Like many a ’70s child, I hooked my share of shag rugs—I wouldn't be surprised if a couple of my original orangey-brown owls on cream backgrounds are floating around on etsy. (It's more likely they're moldering in one of my parents' storage units.) I made some pillows, some potholders, some easy needlepoint. I think there was a brief moment when I knew how to cross-stitch. But none of it really stuck. And I never felt especially drawn toward the stitchy-bitchy, crochet-grrrly, knit-witty trends of the past decade or two. Maybe if there was a way I could craft and read and run on the treadmill and blog about craft books simultaneously,I'd feel my time was being used more efficiently. Probably I'm just lazy.
Nature crafts are different. No two words go together better. I was no Girl Scout; I never went to any old-school summer camps. I never made a dream catcher. But I am quite capable of affixing googly eyes to a split walnut and calling it an owl. Finding interesting sticks in the backyard and propping them together and calling it a Fairy House. Creating a pine cone forest in the sandbox. It's just easier. Nature is a very forgiving medium; nature makes everything look good.
Anyhoo, Nature Crafts by Ellsworth Jaeger (Macmillan, 1949) might be the first nature crafty book I bought in San Antonio (as you can see, from Half price books, where they don't think twice about putting a stupid pricetag on a cute dustjacket). It's the first of many craft books I'll feature here, which fall into two categories, design-wise—old school, pen-and-ink illustrations, and super-saturated color photos a la the ’60s and ’70s.

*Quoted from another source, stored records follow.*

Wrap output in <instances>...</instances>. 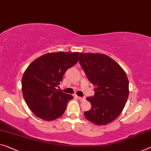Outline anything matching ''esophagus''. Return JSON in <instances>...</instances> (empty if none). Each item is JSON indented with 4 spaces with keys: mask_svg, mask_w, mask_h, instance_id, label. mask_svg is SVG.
I'll return each instance as SVG.
<instances>
[{
    "mask_svg": "<svg viewBox=\"0 0 151 151\" xmlns=\"http://www.w3.org/2000/svg\"><path fill=\"white\" fill-rule=\"evenodd\" d=\"M78 99H80V101H83L86 100V97L85 96H83V97H80V96H78Z\"/></svg>",
    "mask_w": 151,
    "mask_h": 151,
    "instance_id": "1",
    "label": "esophagus"
}]
</instances>
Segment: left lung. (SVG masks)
<instances>
[{
  "label": "left lung",
  "mask_w": 151,
  "mask_h": 151,
  "mask_svg": "<svg viewBox=\"0 0 151 151\" xmlns=\"http://www.w3.org/2000/svg\"><path fill=\"white\" fill-rule=\"evenodd\" d=\"M79 62L90 82L95 86L94 95L86 99L92 108L85 111V117L98 126L109 124L121 114L128 98L126 73L105 55L80 53Z\"/></svg>",
  "instance_id": "1"
}]
</instances>
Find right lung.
Listing matches in <instances>:
<instances>
[{
	"instance_id": "add662e5",
	"label": "right lung",
	"mask_w": 151,
	"mask_h": 151,
	"mask_svg": "<svg viewBox=\"0 0 151 151\" xmlns=\"http://www.w3.org/2000/svg\"><path fill=\"white\" fill-rule=\"evenodd\" d=\"M79 52L48 53L32 63L22 78V92L32 113L52 121L63 114L73 96L57 89L68 69L77 63Z\"/></svg>"
}]
</instances>
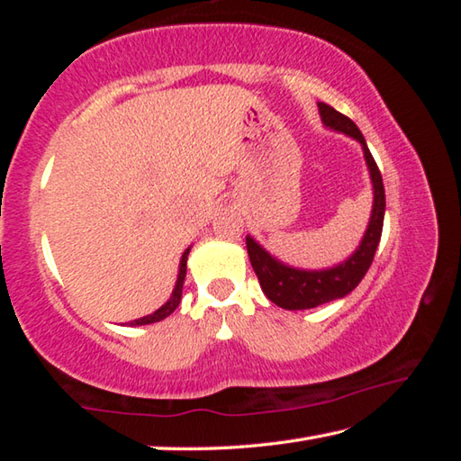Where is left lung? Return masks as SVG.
Here are the masks:
<instances>
[{
  "mask_svg": "<svg viewBox=\"0 0 461 461\" xmlns=\"http://www.w3.org/2000/svg\"><path fill=\"white\" fill-rule=\"evenodd\" d=\"M319 113H321V120L327 128L343 131V134L356 138L357 142L362 144L366 165H368L372 176L374 207L362 244L357 246L356 252L349 256L346 262L327 270H296L291 267H285L283 262L272 258L267 249L256 244L252 238H246L249 262H252L256 276L260 280L264 294H267L275 305L288 311L313 309L323 305V303L341 299V296L352 293L354 288L362 283V278L370 268L382 236V223H384V185H382L378 165L376 160L372 158L368 146H366L362 131L357 130L356 123L349 120L348 115L335 112L331 105L319 104Z\"/></svg>",
  "mask_w": 461,
  "mask_h": 461,
  "instance_id": "obj_1",
  "label": "left lung"
}]
</instances>
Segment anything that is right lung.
Returning a JSON list of instances; mask_svg holds the SVG:
<instances>
[{"mask_svg": "<svg viewBox=\"0 0 461 461\" xmlns=\"http://www.w3.org/2000/svg\"><path fill=\"white\" fill-rule=\"evenodd\" d=\"M186 256H189V249H185V254H183V258H181V268H178V278H176L175 291H173V296H170L167 305H162L158 311H154L152 315H146L142 319H136V321H131L130 325H148V323L162 321V319L168 317L178 307V303H181V294H183L185 275H186Z\"/></svg>", "mask_w": 461, "mask_h": 461, "instance_id": "right-lung-1", "label": "right lung"}]
</instances>
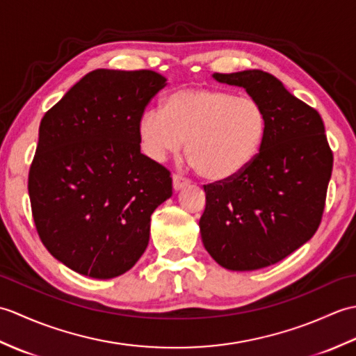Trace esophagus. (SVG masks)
I'll use <instances>...</instances> for the list:
<instances>
[{"label":"esophagus","mask_w":356,"mask_h":356,"mask_svg":"<svg viewBox=\"0 0 356 356\" xmlns=\"http://www.w3.org/2000/svg\"><path fill=\"white\" fill-rule=\"evenodd\" d=\"M188 185H190V180L184 177V176H180V174H174V176H172V188H174V190L180 191L182 188H185Z\"/></svg>","instance_id":"1"}]
</instances>
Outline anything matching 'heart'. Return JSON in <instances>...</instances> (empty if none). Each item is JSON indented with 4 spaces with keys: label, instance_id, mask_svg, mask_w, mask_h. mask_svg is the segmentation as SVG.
<instances>
[{
    "label": "heart",
    "instance_id": "obj_1",
    "mask_svg": "<svg viewBox=\"0 0 356 356\" xmlns=\"http://www.w3.org/2000/svg\"><path fill=\"white\" fill-rule=\"evenodd\" d=\"M268 116L252 97L214 87L179 88L163 108L142 113L138 133L153 161L176 154L186 140V156L202 177L222 182L236 177L259 154Z\"/></svg>",
    "mask_w": 356,
    "mask_h": 356
}]
</instances>
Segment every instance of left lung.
<instances>
[{"label": "left lung", "instance_id": "obj_1", "mask_svg": "<svg viewBox=\"0 0 356 356\" xmlns=\"http://www.w3.org/2000/svg\"><path fill=\"white\" fill-rule=\"evenodd\" d=\"M243 87L268 116L259 154L229 180L205 185L202 241L229 270H255L297 251L318 229L334 165L318 111L261 70L214 73Z\"/></svg>", "mask_w": 356, "mask_h": 356}]
</instances>
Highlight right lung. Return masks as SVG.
I'll return each instance as SVG.
<instances>
[{
  "mask_svg": "<svg viewBox=\"0 0 356 356\" xmlns=\"http://www.w3.org/2000/svg\"><path fill=\"white\" fill-rule=\"evenodd\" d=\"M166 79L151 70L97 69L45 113L29 195L47 251L81 275L130 270L154 209L172 194L165 166L140 153L138 124Z\"/></svg>",
  "mask_w": 356,
  "mask_h": 356,
  "instance_id": "right-lung-1",
  "label": "right lung"
}]
</instances>
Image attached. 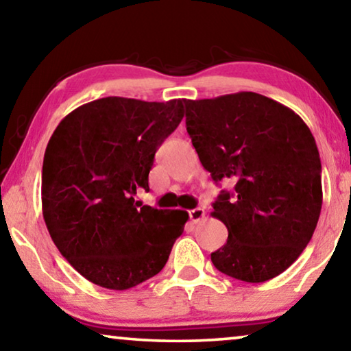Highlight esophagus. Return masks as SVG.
<instances>
[{"label": "esophagus", "mask_w": 351, "mask_h": 351, "mask_svg": "<svg viewBox=\"0 0 351 351\" xmlns=\"http://www.w3.org/2000/svg\"><path fill=\"white\" fill-rule=\"evenodd\" d=\"M189 217H191V220H192V221H199V220H203V217H204V209H202V208H195V209L189 210Z\"/></svg>", "instance_id": "esophagus-1"}]
</instances>
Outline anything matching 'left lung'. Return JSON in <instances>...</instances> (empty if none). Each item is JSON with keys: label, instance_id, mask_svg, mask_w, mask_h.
Instances as JSON below:
<instances>
[{"label": "left lung", "instance_id": "left-lung-1", "mask_svg": "<svg viewBox=\"0 0 351 351\" xmlns=\"http://www.w3.org/2000/svg\"><path fill=\"white\" fill-rule=\"evenodd\" d=\"M186 126L215 182L236 181L213 203L228 241L210 254L217 270L264 282L295 263L322 209V164L314 136L287 106L254 92L184 99Z\"/></svg>", "mask_w": 351, "mask_h": 351}]
</instances>
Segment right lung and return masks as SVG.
Listing matches in <instances>:
<instances>
[{"instance_id":"1","label":"right lung","mask_w":351,"mask_h":351,"mask_svg":"<svg viewBox=\"0 0 351 351\" xmlns=\"http://www.w3.org/2000/svg\"><path fill=\"white\" fill-rule=\"evenodd\" d=\"M182 117V99L106 97L71 110L49 138L43 220L60 254L93 285L126 291L158 275L184 231L186 210L134 203Z\"/></svg>"}]
</instances>
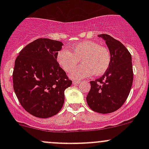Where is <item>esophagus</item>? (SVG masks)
<instances>
[{"instance_id": "34e87169", "label": "esophagus", "mask_w": 149, "mask_h": 149, "mask_svg": "<svg viewBox=\"0 0 149 149\" xmlns=\"http://www.w3.org/2000/svg\"><path fill=\"white\" fill-rule=\"evenodd\" d=\"M79 84H81V82L79 81H73V84H74V85H78Z\"/></svg>"}]
</instances>
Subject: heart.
Masks as SVG:
<instances>
[{
  "instance_id": "heart-1",
  "label": "heart",
  "mask_w": 149,
  "mask_h": 149,
  "mask_svg": "<svg viewBox=\"0 0 149 149\" xmlns=\"http://www.w3.org/2000/svg\"><path fill=\"white\" fill-rule=\"evenodd\" d=\"M80 60L83 65L70 74V78L76 80L88 77L93 73L95 76L104 74L110 65V52L95 42L84 41L73 46L71 52L61 49L57 53L58 63L68 73L79 65Z\"/></svg>"
}]
</instances>
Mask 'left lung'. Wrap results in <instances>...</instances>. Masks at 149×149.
Returning <instances> with one entry per match:
<instances>
[{"label": "left lung", "instance_id": "1", "mask_svg": "<svg viewBox=\"0 0 149 149\" xmlns=\"http://www.w3.org/2000/svg\"><path fill=\"white\" fill-rule=\"evenodd\" d=\"M105 40L111 55L109 68L100 79L90 81L86 97L94 112L107 114L118 110L127 100L133 80L131 55L123 44L106 34L98 35Z\"/></svg>", "mask_w": 149, "mask_h": 149}]
</instances>
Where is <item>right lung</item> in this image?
Wrapping results in <instances>:
<instances>
[{
  "mask_svg": "<svg viewBox=\"0 0 149 149\" xmlns=\"http://www.w3.org/2000/svg\"><path fill=\"white\" fill-rule=\"evenodd\" d=\"M60 41L40 38L23 48L15 61L13 85L21 105L40 118L54 116L62 109L64 91L72 81L60 67Z\"/></svg>",
  "mask_w": 149,
  "mask_h": 149,
  "instance_id": "add662e5",
  "label": "right lung"
}]
</instances>
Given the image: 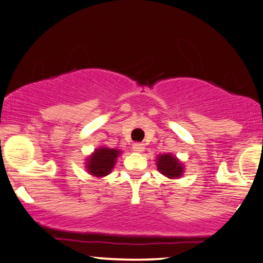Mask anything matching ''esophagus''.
<instances>
[{
	"instance_id": "34e87169",
	"label": "esophagus",
	"mask_w": 263,
	"mask_h": 263,
	"mask_svg": "<svg viewBox=\"0 0 263 263\" xmlns=\"http://www.w3.org/2000/svg\"><path fill=\"white\" fill-rule=\"evenodd\" d=\"M132 148L135 152H142V151H144V148H145V145L142 144V142H134V144H133V147Z\"/></svg>"
}]
</instances>
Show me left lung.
Returning a JSON list of instances; mask_svg holds the SVG:
<instances>
[{
	"label": "left lung",
	"mask_w": 263,
	"mask_h": 263,
	"mask_svg": "<svg viewBox=\"0 0 263 263\" xmlns=\"http://www.w3.org/2000/svg\"><path fill=\"white\" fill-rule=\"evenodd\" d=\"M157 168L160 173L168 178H179L183 173V164L171 155H161L157 158Z\"/></svg>",
	"instance_id": "8db88e82"
}]
</instances>
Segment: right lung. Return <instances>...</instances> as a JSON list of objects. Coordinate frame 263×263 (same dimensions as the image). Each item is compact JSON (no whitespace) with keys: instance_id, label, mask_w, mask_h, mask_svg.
Here are the masks:
<instances>
[{"instance_id":"1","label":"right lung","mask_w":263,"mask_h":263,"mask_svg":"<svg viewBox=\"0 0 263 263\" xmlns=\"http://www.w3.org/2000/svg\"><path fill=\"white\" fill-rule=\"evenodd\" d=\"M119 151L116 148H97L87 161V170L95 177H105L112 171Z\"/></svg>"}]
</instances>
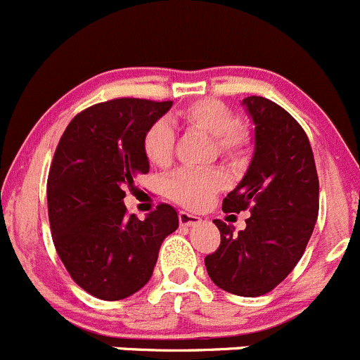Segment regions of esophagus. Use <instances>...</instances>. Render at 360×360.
<instances>
[{"label":"esophagus","mask_w":360,"mask_h":360,"mask_svg":"<svg viewBox=\"0 0 360 360\" xmlns=\"http://www.w3.org/2000/svg\"><path fill=\"white\" fill-rule=\"evenodd\" d=\"M179 223L183 226H190V225H195V223H198L200 221V218H198V216H195V214H190V212H186V211H179Z\"/></svg>","instance_id":"obj_1"}]
</instances>
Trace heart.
Segmentation results:
<instances>
[{"label": "heart", "instance_id": "b5f03b06", "mask_svg": "<svg viewBox=\"0 0 360 360\" xmlns=\"http://www.w3.org/2000/svg\"><path fill=\"white\" fill-rule=\"evenodd\" d=\"M177 121L183 127L195 128L211 135L218 155L226 162H237L248 153L251 144L250 134L237 123L236 114L229 105L216 98H204L179 110ZM144 155L149 163L167 167L172 158L174 134L165 121H156L144 135ZM226 184L221 170L179 169L165 181L167 197L188 209H202Z\"/></svg>", "mask_w": 360, "mask_h": 360}]
</instances>
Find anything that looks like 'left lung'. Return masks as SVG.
<instances>
[{
  "label": "left lung",
  "mask_w": 360,
  "mask_h": 360,
  "mask_svg": "<svg viewBox=\"0 0 360 360\" xmlns=\"http://www.w3.org/2000/svg\"><path fill=\"white\" fill-rule=\"evenodd\" d=\"M255 123V153L246 176L223 198V211H250L246 229L221 233L205 269L216 287L243 297L276 288L304 255L319 218V174L306 131L264 96L243 100Z\"/></svg>",
  "instance_id": "obj_1"
}]
</instances>
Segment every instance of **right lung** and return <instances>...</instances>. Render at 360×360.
Returning a JSON list of instances; mask_svg holds the SVG:
<instances>
[{
    "label": "right lung",
    "mask_w": 360,
    "mask_h": 360,
    "mask_svg": "<svg viewBox=\"0 0 360 360\" xmlns=\"http://www.w3.org/2000/svg\"><path fill=\"white\" fill-rule=\"evenodd\" d=\"M172 102L114 98L77 114L59 139L47 179L52 240L72 280L102 301L149 281L163 239L179 226L172 205L128 214L124 190L149 172L144 135Z\"/></svg>",
    "instance_id": "right-lung-1"
}]
</instances>
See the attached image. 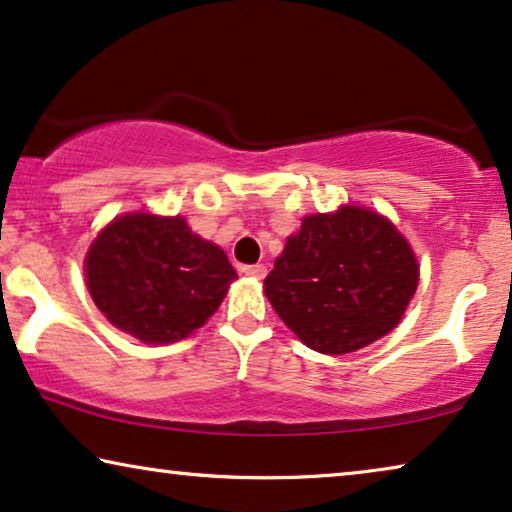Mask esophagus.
<instances>
[{"label": "esophagus", "instance_id": "1", "mask_svg": "<svg viewBox=\"0 0 512 512\" xmlns=\"http://www.w3.org/2000/svg\"><path fill=\"white\" fill-rule=\"evenodd\" d=\"M242 272H244V275L254 277V279H263L265 275H268V268H265L263 263H256V265H242Z\"/></svg>", "mask_w": 512, "mask_h": 512}]
</instances>
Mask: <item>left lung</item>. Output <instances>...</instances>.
<instances>
[{"label": "left lung", "instance_id": "obj_1", "mask_svg": "<svg viewBox=\"0 0 512 512\" xmlns=\"http://www.w3.org/2000/svg\"><path fill=\"white\" fill-rule=\"evenodd\" d=\"M417 282V258L394 223L345 205L305 216L265 277V296L300 342L338 356L396 328Z\"/></svg>", "mask_w": 512, "mask_h": 512}]
</instances>
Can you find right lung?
<instances>
[{"mask_svg":"<svg viewBox=\"0 0 512 512\" xmlns=\"http://www.w3.org/2000/svg\"><path fill=\"white\" fill-rule=\"evenodd\" d=\"M237 272L181 216H116L86 256L97 310L146 345L177 342L219 310Z\"/></svg>","mask_w":512,"mask_h":512,"instance_id":"1","label":"right lung"}]
</instances>
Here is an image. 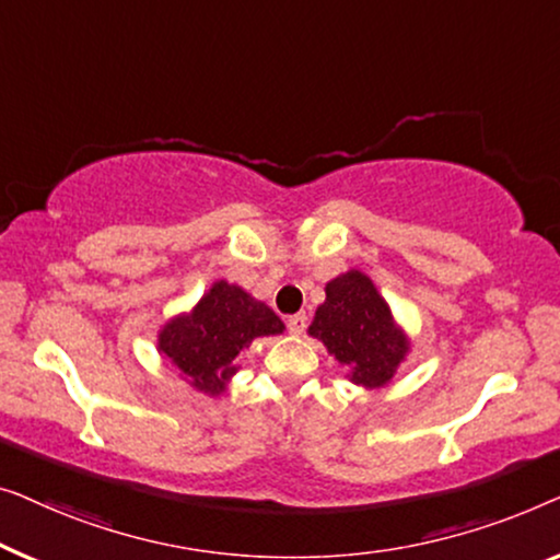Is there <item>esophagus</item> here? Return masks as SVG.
<instances>
[{
    "label": "esophagus",
    "mask_w": 560,
    "mask_h": 560,
    "mask_svg": "<svg viewBox=\"0 0 560 560\" xmlns=\"http://www.w3.org/2000/svg\"><path fill=\"white\" fill-rule=\"evenodd\" d=\"M287 325H289V332L291 335H302L304 329H306V314L304 312L291 314V317L287 319Z\"/></svg>",
    "instance_id": "esophagus-1"
}]
</instances>
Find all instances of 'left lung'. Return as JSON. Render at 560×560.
<instances>
[{"instance_id":"8db88e82","label":"left lung","mask_w":560,"mask_h":560,"mask_svg":"<svg viewBox=\"0 0 560 560\" xmlns=\"http://www.w3.org/2000/svg\"><path fill=\"white\" fill-rule=\"evenodd\" d=\"M325 294L306 332L325 345L358 388H385L411 352V337L393 317L390 304L360 269L327 281Z\"/></svg>"}]
</instances>
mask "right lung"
<instances>
[{
	"label": "right lung",
	"instance_id": "right-lung-1",
	"mask_svg": "<svg viewBox=\"0 0 560 560\" xmlns=\"http://www.w3.org/2000/svg\"><path fill=\"white\" fill-rule=\"evenodd\" d=\"M283 322L238 283L218 279L187 312L170 317L156 332V352L190 388L223 396L238 373V355L256 337L283 332Z\"/></svg>",
	"mask_w": 560,
	"mask_h": 560
}]
</instances>
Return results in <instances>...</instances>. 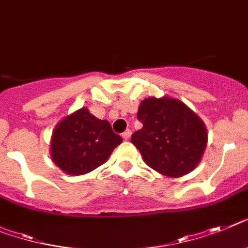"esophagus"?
I'll list each match as a JSON object with an SVG mask.
<instances>
[{
  "instance_id": "34e87169",
  "label": "esophagus",
  "mask_w": 248,
  "mask_h": 248,
  "mask_svg": "<svg viewBox=\"0 0 248 248\" xmlns=\"http://www.w3.org/2000/svg\"><path fill=\"white\" fill-rule=\"evenodd\" d=\"M122 137H124V140H128V139H130L131 137V130H126L124 132V134H122Z\"/></svg>"
}]
</instances>
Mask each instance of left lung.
I'll return each instance as SVG.
<instances>
[{
    "label": "left lung",
    "instance_id": "8db88e82",
    "mask_svg": "<svg viewBox=\"0 0 248 248\" xmlns=\"http://www.w3.org/2000/svg\"><path fill=\"white\" fill-rule=\"evenodd\" d=\"M137 118L142 128L131 142L143 161L168 176H183L198 165L207 146V130L201 118L174 98H147L141 102Z\"/></svg>",
    "mask_w": 248,
    "mask_h": 248
}]
</instances>
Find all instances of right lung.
<instances>
[{
	"mask_svg": "<svg viewBox=\"0 0 248 248\" xmlns=\"http://www.w3.org/2000/svg\"><path fill=\"white\" fill-rule=\"evenodd\" d=\"M122 137L106 120H98L82 108L64 118L53 132L51 159L70 175H82L107 161Z\"/></svg>",
	"mask_w": 248,
	"mask_h": 248,
	"instance_id": "obj_1",
	"label": "right lung"
}]
</instances>
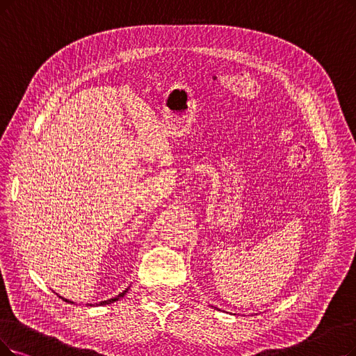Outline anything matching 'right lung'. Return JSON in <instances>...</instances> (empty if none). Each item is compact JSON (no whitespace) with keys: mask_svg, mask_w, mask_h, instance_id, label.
Segmentation results:
<instances>
[{"mask_svg":"<svg viewBox=\"0 0 356 356\" xmlns=\"http://www.w3.org/2000/svg\"><path fill=\"white\" fill-rule=\"evenodd\" d=\"M127 291H129V289H125L124 292H121L120 295H117L115 298H111V300H106V301H102V302H99V305H106V304H111V302H115V301H118L120 300V298H122L125 293H127ZM63 300H64V298H63ZM65 302H71V301H67V300H64ZM71 304H73V302H71ZM92 305V304H90Z\"/></svg>","mask_w":356,"mask_h":356,"instance_id":"right-lung-1","label":"right lung"}]
</instances>
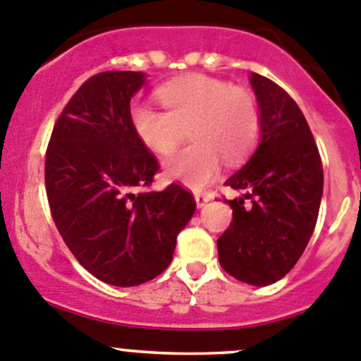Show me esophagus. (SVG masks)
<instances>
[{"instance_id": "34e87169", "label": "esophagus", "mask_w": 361, "mask_h": 361, "mask_svg": "<svg viewBox=\"0 0 361 361\" xmlns=\"http://www.w3.org/2000/svg\"><path fill=\"white\" fill-rule=\"evenodd\" d=\"M209 201H212V195L209 194H195V204H197V208H204Z\"/></svg>"}]
</instances>
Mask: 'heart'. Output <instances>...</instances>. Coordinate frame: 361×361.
I'll return each instance as SVG.
<instances>
[{"mask_svg": "<svg viewBox=\"0 0 361 361\" xmlns=\"http://www.w3.org/2000/svg\"><path fill=\"white\" fill-rule=\"evenodd\" d=\"M166 113L149 104L130 107V125L139 141L157 155H169L190 127V145L166 160L169 180L194 190L212 183L222 160L238 164L254 149L261 132L257 102L248 90L204 73H188L157 90Z\"/></svg>", "mask_w": 361, "mask_h": 361, "instance_id": "b5f03b06", "label": "heart"}]
</instances>
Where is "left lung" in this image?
I'll list each match as a JSON object with an SVG mask.
<instances>
[{
    "mask_svg": "<svg viewBox=\"0 0 361 361\" xmlns=\"http://www.w3.org/2000/svg\"><path fill=\"white\" fill-rule=\"evenodd\" d=\"M250 84L261 114L259 145L226 181L245 195L229 201L233 222L216 247L227 274L262 288L291 271L312 236L323 197V164L295 100L255 72Z\"/></svg>",
    "mask_w": 361,
    "mask_h": 361,
    "instance_id": "left-lung-1",
    "label": "left lung"
}]
</instances>
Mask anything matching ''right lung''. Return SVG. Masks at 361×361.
<instances>
[{
  "label": "right lung",
  "instance_id": "right-lung-1",
  "mask_svg": "<svg viewBox=\"0 0 361 361\" xmlns=\"http://www.w3.org/2000/svg\"><path fill=\"white\" fill-rule=\"evenodd\" d=\"M145 72L87 79L58 118L45 155V188L66 247L106 284L132 288L173 261L195 201L180 185L149 187L159 162L134 134L130 100Z\"/></svg>",
  "mask_w": 361,
  "mask_h": 361
}]
</instances>
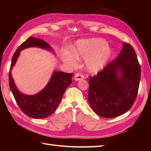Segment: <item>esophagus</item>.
Wrapping results in <instances>:
<instances>
[{"label": "esophagus", "instance_id": "obj_1", "mask_svg": "<svg viewBox=\"0 0 151 151\" xmlns=\"http://www.w3.org/2000/svg\"><path fill=\"white\" fill-rule=\"evenodd\" d=\"M83 79H84V76L80 74H76L74 76V80L76 81H78Z\"/></svg>", "mask_w": 151, "mask_h": 151}]
</instances>
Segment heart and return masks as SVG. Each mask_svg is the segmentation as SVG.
I'll use <instances>...</instances> for the list:
<instances>
[{"mask_svg":"<svg viewBox=\"0 0 151 151\" xmlns=\"http://www.w3.org/2000/svg\"><path fill=\"white\" fill-rule=\"evenodd\" d=\"M112 55V49L102 39L93 38L77 43L74 52L65 50L62 55L63 62L76 67L78 59L85 60V67L89 72L96 73L106 66Z\"/></svg>","mask_w":151,"mask_h":151,"instance_id":"obj_1","label":"heart"}]
</instances>
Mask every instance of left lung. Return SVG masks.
Segmentation results:
<instances>
[{"label":"left lung","instance_id":"8db88e82","mask_svg":"<svg viewBox=\"0 0 151 151\" xmlns=\"http://www.w3.org/2000/svg\"><path fill=\"white\" fill-rule=\"evenodd\" d=\"M141 68L135 50L123 43L115 60L89 77L88 101L100 116L115 118L128 111L137 96Z\"/></svg>","mask_w":151,"mask_h":151}]
</instances>
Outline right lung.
<instances>
[{
	"mask_svg": "<svg viewBox=\"0 0 151 151\" xmlns=\"http://www.w3.org/2000/svg\"><path fill=\"white\" fill-rule=\"evenodd\" d=\"M29 47L40 48L55 55L53 49L44 40L33 37L28 38L14 53L9 74V83L16 101L23 113L31 118H44L51 115L55 111L63 93L72 83V77L74 74L55 70L47 86L40 92L34 95L21 93L14 83L11 71L19 56L20 52Z\"/></svg>",
	"mask_w": 151,
	"mask_h": 151,
	"instance_id": "obj_1",
	"label": "right lung"
}]
</instances>
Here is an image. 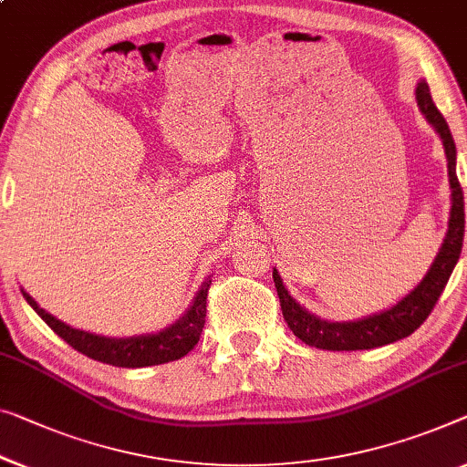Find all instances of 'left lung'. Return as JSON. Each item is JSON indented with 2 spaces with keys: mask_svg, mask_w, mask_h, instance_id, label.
Returning <instances> with one entry per match:
<instances>
[{
  "mask_svg": "<svg viewBox=\"0 0 467 467\" xmlns=\"http://www.w3.org/2000/svg\"><path fill=\"white\" fill-rule=\"evenodd\" d=\"M415 99L421 114L434 127V131L441 135L444 154H447V169H449V183H451V217L449 229L444 235L442 246L436 254L434 263L430 265L426 277L407 294L397 305L386 308L382 313L369 315V317L357 321H327L319 319L300 306L296 300L290 296L285 285L279 277L277 269H274V282L277 288L279 305L288 327L296 338L303 340L308 347L324 348V350H368L384 344L397 342L400 338L411 336L415 329L424 324L426 317L432 313L434 305L439 303L441 294L447 285L451 274L459 261L463 246V232H465V213H463V192L459 185L455 173V141L449 131V125L441 110L436 109L430 88L426 81H420L415 88Z\"/></svg>",
  "mask_w": 467,
  "mask_h": 467,
  "instance_id": "8db88e82",
  "label": "left lung"
}]
</instances>
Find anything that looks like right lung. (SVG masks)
<instances>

I love these illustrations though I would never make any of this stuff. I should try at least. My five-year-old is obsessed with Susan, the corn husk doll beloved by Laura in Little House in the Big Woods. She even has an old wooden toy she carries around and calls "Karen." Yet when I look at these "directions," my head starts to hurt and my vision blurs. But if I saw the Chipmunk Candy Butcher (awesome band name!) or the Porcupine Match Holder in reasonably good condition at an estate sale? I'd totally buy it.